Association Analysis Flashcards
What is genetic association?
Genetic Association is the presence of an allele at a higher frequency in unrelated subjects with a particular trait, compared to those that do not have the trait
If we substitute the word “disease” for trait” this is how we determine whether variants in the genome are associated with a disease
With disease = cases
Without disease = controls
What are case-control studies?
Cases are subjects with the disease of interest, e.g. obesity, schizophrenia, hypertension
Definition of the disease must be applied in a rigorous and consistent way
Controls must be as well-matched as possible for non-disease traits
- Such as age, sex, ethnicity, location, etc.

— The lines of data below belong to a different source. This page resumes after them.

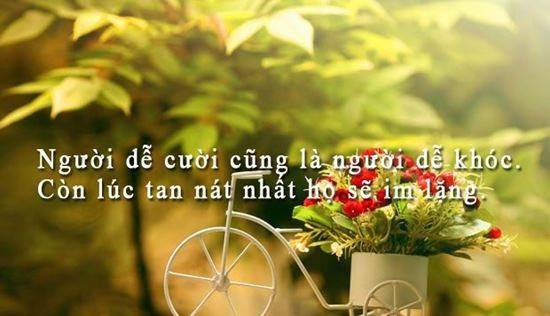 stt-hay-ngan-gon-chat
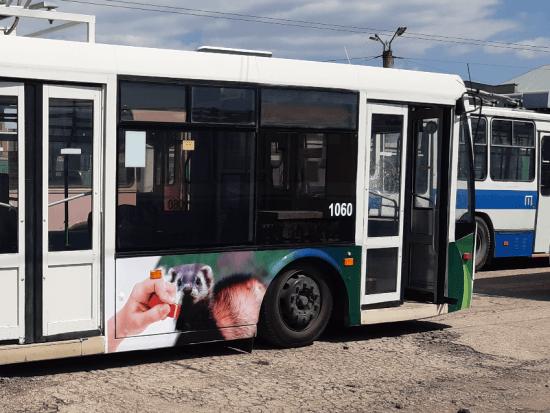 В Севастополе вновь на троллейбусах размещена экологическая реклама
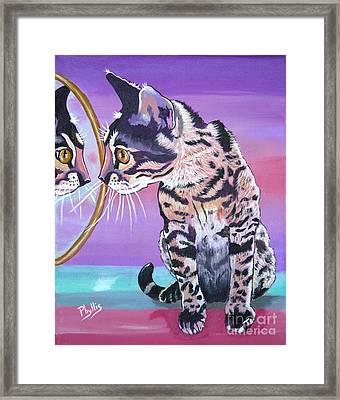 Kitten Image Framed Print by Phyllis Kaltenbach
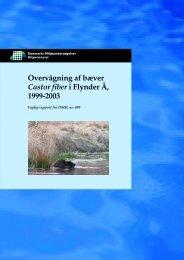 Overvågning af bæver Castor fiber i Flynder Å, 1999-2003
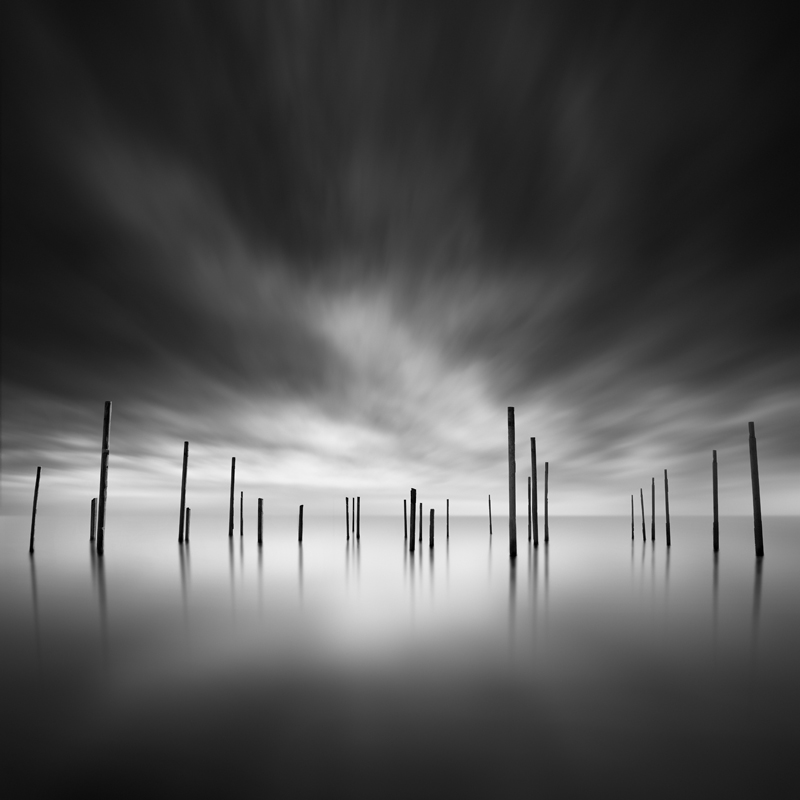 A Forest of pillars by George Digalakis 2018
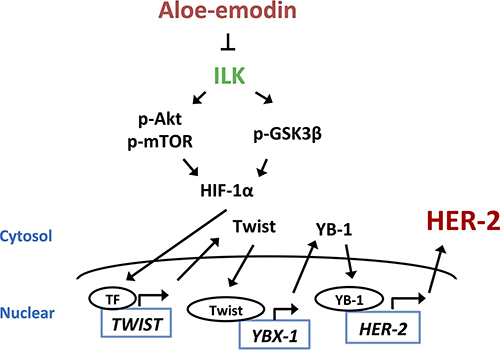 The signaling pathways of Aloe-emodin inhibits HER-2 expression.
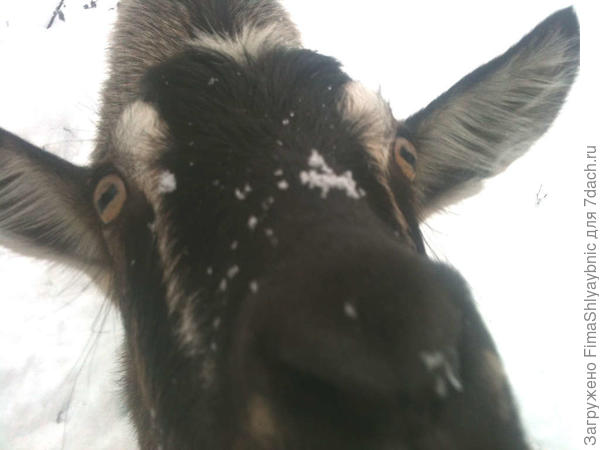 Коза Бендера жаждет овса, яблок и лета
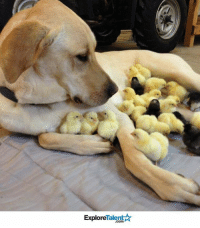 Memes, Chicken, and 🤖: TalentA  Explore This is Roxy. Roxy is an adoptive mother to all these baby chickens who lost their mommy. We salute you, Roxy 🙌❤️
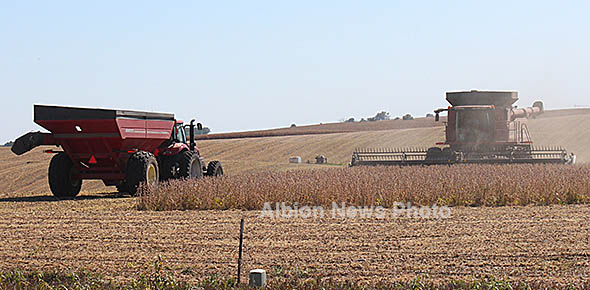 Soybean harvest east of Albion.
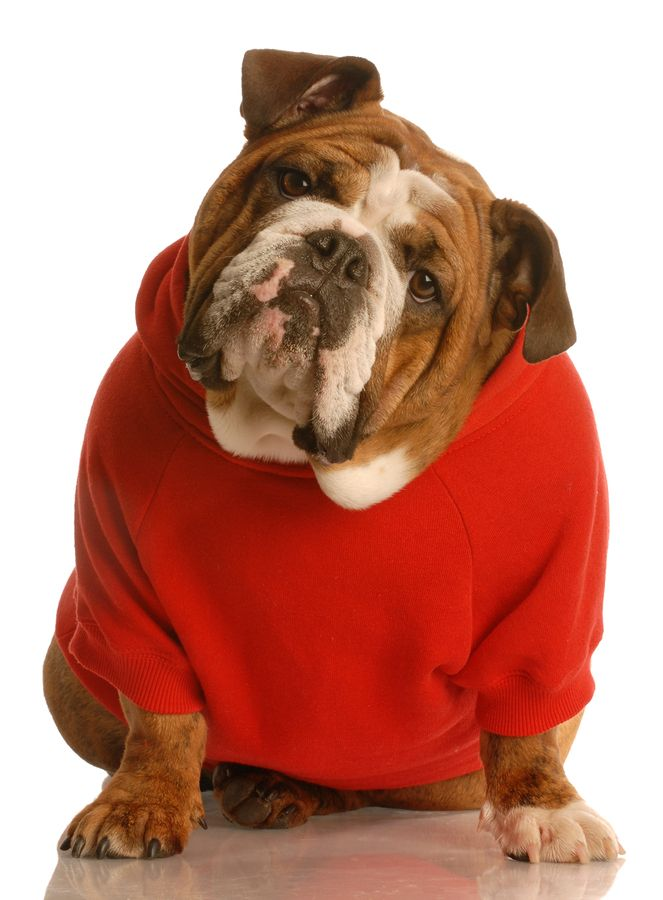 dog in human clothes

How would you carry out a case-control genetic study?
Take your affected cases and unaffected controls and match them for all other risk factors
Measure the genetic loci of interest for both groups, usually done by genotyping
Then carry out a statistical analysis to determine which genetic loci are associated with the disease
We need:
Large numbers of well-defined cases (10 000s)
Equal numbers of matched controls
Reliable genotyping technology (SNP microarray)
Standard statistical analysis (PLINK usually for genome-wide analysis)
Positive associations should be replicated
How does location affect SNPs effect?
Gene (coding region)
- No amino acid change (synonymous) - Amino acid change (non-synonymous) - New stop codon (nonsense)
Gene (non-coding region)
- Promoter – mRNA and protein level changed - Terminator - mRNA and protein level changed - Splice site – Altered mRNA, altered protein
Why are SNPs used as genetic markers for association analysis?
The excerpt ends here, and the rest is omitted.